◆ **Short task**: Copy each of the records below line by line, reproducing every character unchanged.

Scene-based reasoning records:
== == ==

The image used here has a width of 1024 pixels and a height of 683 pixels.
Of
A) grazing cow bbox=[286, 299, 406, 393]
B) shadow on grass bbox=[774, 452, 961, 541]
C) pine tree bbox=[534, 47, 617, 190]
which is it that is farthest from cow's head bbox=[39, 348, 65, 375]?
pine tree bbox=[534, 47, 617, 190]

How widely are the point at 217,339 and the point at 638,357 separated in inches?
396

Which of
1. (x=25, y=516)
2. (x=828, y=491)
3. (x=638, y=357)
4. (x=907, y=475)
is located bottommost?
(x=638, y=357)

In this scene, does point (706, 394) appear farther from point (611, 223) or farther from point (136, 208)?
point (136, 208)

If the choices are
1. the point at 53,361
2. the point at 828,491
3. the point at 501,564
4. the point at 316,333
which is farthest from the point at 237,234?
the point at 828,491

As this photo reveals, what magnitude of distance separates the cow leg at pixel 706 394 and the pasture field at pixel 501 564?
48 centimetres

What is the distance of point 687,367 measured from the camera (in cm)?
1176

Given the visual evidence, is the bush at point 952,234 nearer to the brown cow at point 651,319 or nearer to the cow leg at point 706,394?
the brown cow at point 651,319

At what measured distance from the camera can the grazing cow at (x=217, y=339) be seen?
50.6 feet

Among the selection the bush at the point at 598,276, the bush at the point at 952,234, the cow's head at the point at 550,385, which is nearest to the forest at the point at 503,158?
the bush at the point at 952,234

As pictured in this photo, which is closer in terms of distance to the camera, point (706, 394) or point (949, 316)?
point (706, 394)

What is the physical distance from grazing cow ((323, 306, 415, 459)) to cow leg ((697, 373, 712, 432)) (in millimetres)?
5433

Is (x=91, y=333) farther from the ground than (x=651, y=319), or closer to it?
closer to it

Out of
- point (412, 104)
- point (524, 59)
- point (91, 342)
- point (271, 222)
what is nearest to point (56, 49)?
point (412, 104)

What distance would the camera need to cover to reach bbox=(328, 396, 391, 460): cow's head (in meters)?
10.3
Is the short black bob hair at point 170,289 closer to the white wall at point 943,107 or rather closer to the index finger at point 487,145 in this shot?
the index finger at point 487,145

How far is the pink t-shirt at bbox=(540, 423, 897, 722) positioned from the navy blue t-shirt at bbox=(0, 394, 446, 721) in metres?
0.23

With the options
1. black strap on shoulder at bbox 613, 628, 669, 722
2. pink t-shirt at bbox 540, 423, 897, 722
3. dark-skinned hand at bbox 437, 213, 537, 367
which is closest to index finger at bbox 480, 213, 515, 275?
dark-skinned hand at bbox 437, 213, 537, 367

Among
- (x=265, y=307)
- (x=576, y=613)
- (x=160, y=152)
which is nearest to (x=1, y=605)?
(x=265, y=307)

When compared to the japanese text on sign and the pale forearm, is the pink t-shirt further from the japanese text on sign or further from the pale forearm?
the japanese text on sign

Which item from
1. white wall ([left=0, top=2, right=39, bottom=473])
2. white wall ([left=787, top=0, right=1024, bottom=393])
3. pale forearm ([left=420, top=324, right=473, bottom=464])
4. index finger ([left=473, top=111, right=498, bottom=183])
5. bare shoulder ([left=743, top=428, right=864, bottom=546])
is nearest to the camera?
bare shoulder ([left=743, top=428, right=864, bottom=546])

== == ==

◆ **Response**:
The image used here has a width of 1024 pixels and a height of 683 pixels.
Of
A) grazing cow bbox=[286, 299, 406, 393]
B) shadow on grass bbox=[774, 452, 961, 541]
C) pine tree bbox=[534, 47, 617, 190]
which is it that is farthest from cow's head bbox=[39, 348, 65, 375]?
pine tree bbox=[534, 47, 617, 190]

How widely are the point at 217,339 and the point at 638,357 separated in inches?
396

Which of
1. (x=25, y=516)
2. (x=828, y=491)
3. (x=638, y=357)
4. (x=907, y=475)
is located bottommost?
(x=638, y=357)

In this scene, does point (706, 394) appear farther from point (611, 223) or farther from point (136, 208)?
point (136, 208)

If the choices are
1. the point at 53,361
2. the point at 828,491
3. the point at 501,564
4. the point at 316,333
which is farthest from the point at 237,234?
the point at 828,491

As this photo reveals, what magnitude of distance separates the cow leg at pixel 706 394 and the pasture field at pixel 501 564?
48 centimetres

What is the distance of point 687,367 measured from the camera (in cm)?
1176

Given the visual evidence, is the bush at point 952,234 nearer to the brown cow at point 651,319 or nearer to the cow leg at point 706,394?
the brown cow at point 651,319

At what measured distance from the camera can the grazing cow at (x=217, y=339) be seen?
50.6 feet

Among the selection the bush at the point at 598,276, the bush at the point at 952,234, the cow's head at the point at 550,385, which is nearest to the forest at the point at 503,158?
the bush at the point at 952,234

As pictured in this photo, which is closer in terms of distance to the camera, point (706, 394) or point (949, 316)?
point (706, 394)

What is the physical distance from grazing cow ((323, 306, 415, 459)) to cow leg ((697, 373, 712, 432)) (in millimetres)?
5433

Is (x=91, y=333) farther from the ground than (x=651, y=319), or closer to it?
closer to it

Out of
- point (412, 104)
- point (524, 59)
- point (91, 342)
- point (271, 222)
what is nearest to point (56, 49)?
point (412, 104)

What distance would the camera need to cover to reach bbox=(328, 396, 391, 460): cow's head (in meters)?
10.3
Is the short black bob hair at point 170,289 closer to the white wall at point 943,107 or rather closer to the index finger at point 487,145 in this shot?
the index finger at point 487,145

How far is the pink t-shirt at bbox=(540, 423, 897, 722) positioned from the navy blue t-shirt at bbox=(0, 394, 446, 721) in metres?
0.23

With the options
1. black strap on shoulder at bbox 613, 628, 669, 722
2. pink t-shirt at bbox 540, 423, 897, 722
3. dark-skinned hand at bbox 437, 213, 537, 367
which is closest to index finger at bbox 480, 213, 515, 275?
dark-skinned hand at bbox 437, 213, 537, 367

Among
- (x=265, y=307)
- (x=576, y=613)
- (x=160, y=152)
which is nearest to (x=1, y=605)?
(x=265, y=307)

When compared to the japanese text on sign and the pale forearm, is the pink t-shirt further from the japanese text on sign or further from the pale forearm?
the japanese text on sign

Which item from
1. white wall ([left=0, top=2, right=39, bottom=473])
2. white wall ([left=787, top=0, right=1024, bottom=393])
3. pale forearm ([left=420, top=324, right=473, bottom=464])
4. index finger ([left=473, top=111, right=498, bottom=183])
5. bare shoulder ([left=743, top=428, right=864, bottom=546])
is nearest to the camera?
bare shoulder ([left=743, top=428, right=864, bottom=546])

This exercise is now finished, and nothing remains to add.